▶ Exercise brief
Reproduce this listing in full.

▶ Data extract
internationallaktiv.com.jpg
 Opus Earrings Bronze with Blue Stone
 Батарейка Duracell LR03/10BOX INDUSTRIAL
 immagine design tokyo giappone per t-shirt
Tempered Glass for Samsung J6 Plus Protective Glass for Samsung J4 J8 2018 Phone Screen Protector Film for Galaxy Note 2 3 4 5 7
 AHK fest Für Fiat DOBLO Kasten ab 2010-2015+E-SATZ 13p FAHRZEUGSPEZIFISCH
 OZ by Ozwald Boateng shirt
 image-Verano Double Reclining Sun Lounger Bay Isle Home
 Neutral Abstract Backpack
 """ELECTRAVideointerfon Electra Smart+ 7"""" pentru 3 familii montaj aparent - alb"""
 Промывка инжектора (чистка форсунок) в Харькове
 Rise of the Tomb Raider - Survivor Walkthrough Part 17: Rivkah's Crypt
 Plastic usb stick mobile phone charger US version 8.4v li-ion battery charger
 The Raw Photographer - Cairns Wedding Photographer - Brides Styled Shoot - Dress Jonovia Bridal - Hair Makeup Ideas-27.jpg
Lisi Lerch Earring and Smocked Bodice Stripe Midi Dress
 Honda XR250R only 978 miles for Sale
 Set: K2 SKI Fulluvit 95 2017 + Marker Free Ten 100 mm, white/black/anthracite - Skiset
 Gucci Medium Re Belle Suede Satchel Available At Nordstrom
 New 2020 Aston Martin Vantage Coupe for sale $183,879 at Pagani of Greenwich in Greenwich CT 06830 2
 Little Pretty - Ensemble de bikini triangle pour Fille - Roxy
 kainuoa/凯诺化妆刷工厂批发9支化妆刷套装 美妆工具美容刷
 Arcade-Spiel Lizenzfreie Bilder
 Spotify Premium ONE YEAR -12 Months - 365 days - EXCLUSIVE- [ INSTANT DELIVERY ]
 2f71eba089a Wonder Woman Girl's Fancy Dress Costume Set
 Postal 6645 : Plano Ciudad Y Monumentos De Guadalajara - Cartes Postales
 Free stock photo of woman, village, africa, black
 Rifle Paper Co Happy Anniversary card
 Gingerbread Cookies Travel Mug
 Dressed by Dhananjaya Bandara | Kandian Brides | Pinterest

▶ Task response
internationallaktiv.com.jpg
 Opus Earrings Bronze with Blue Stone
 Батарейка Duracell LR03/10BOX INDUSTRIAL
 immagine design tokyo giappone per t-shirt
Tempered Glass for Samsung J6 Plus Protective Glass for Samsung J4 J8 2018 Phone Screen Protector Film for Galaxy Note 2 3 4 5 7
 AHK fest Für Fiat DOBLO Kasten ab 2010-2015+E-SATZ 13p FAHRZEUGSPEZIFISCH
 OZ by Ozwald Boateng shirt
 image-Verano Double Reclining Sun Lounger Bay Isle Home
 Neutral Abstract Backpack
 """ELECTRAVideointerfon Electra Smart+ 7"""" pentru 3 familii montaj aparent - alb"""
 Промывка инжектора (чистка форсунок) в Харькове
 Rise of the Tomb Raider - Survivor Walkthrough Part 17: Rivkah's Crypt
 Plastic usb stick mobile phone charger US version 8.4v li-ion battery charger
 The Raw Photographer - Cairns Wedding Photographer - Brides Styled Shoot - Dress Jonovia Bridal - Hair Makeup Ideas-27.jpg
Lisi Lerch Earring and Smocked Bodice Stripe Midi Dress
 Honda XR250R only 978 miles for Sale
 Set: K2 SKI Fulluvit 95 2017 + Marker Free Ten 100 mm, white/black/anthracite - Skiset
 Gucci Medium Re Belle Suede Satchel Available At Nordstrom
 New 2020 Aston Martin Vantage Coupe for sale $183,879 at Pagani of Greenwich in Greenwich CT 06830 2
 Little Pretty - Ensemble de bikini triangle pour Fille - Roxy
 kainuoa/凯诺化妆刷工厂批发9支化妆刷套装 美妆工具美容刷
 Arcade-Spiel Lizenzfreie Bilder
 Spotify Premium ONE YEAR -12 Months - 365 days - EXCLUSIVE- [ INSTANT DELIVERY ]
 2f71eba089a Wonder Woman Girl's Fancy Dress Costume Set
 Postal 6645 : Plano Ciudad Y Monumentos De Guadalajara - Cartes Postales
 Free stock photo of woman, village, africa, black
 Rifle Paper Co Happy Anniversary card
 Gingerbread Cookies Travel Mug
 Dressed by Dhananjaya Bandara | Kandian Brides | Pinterest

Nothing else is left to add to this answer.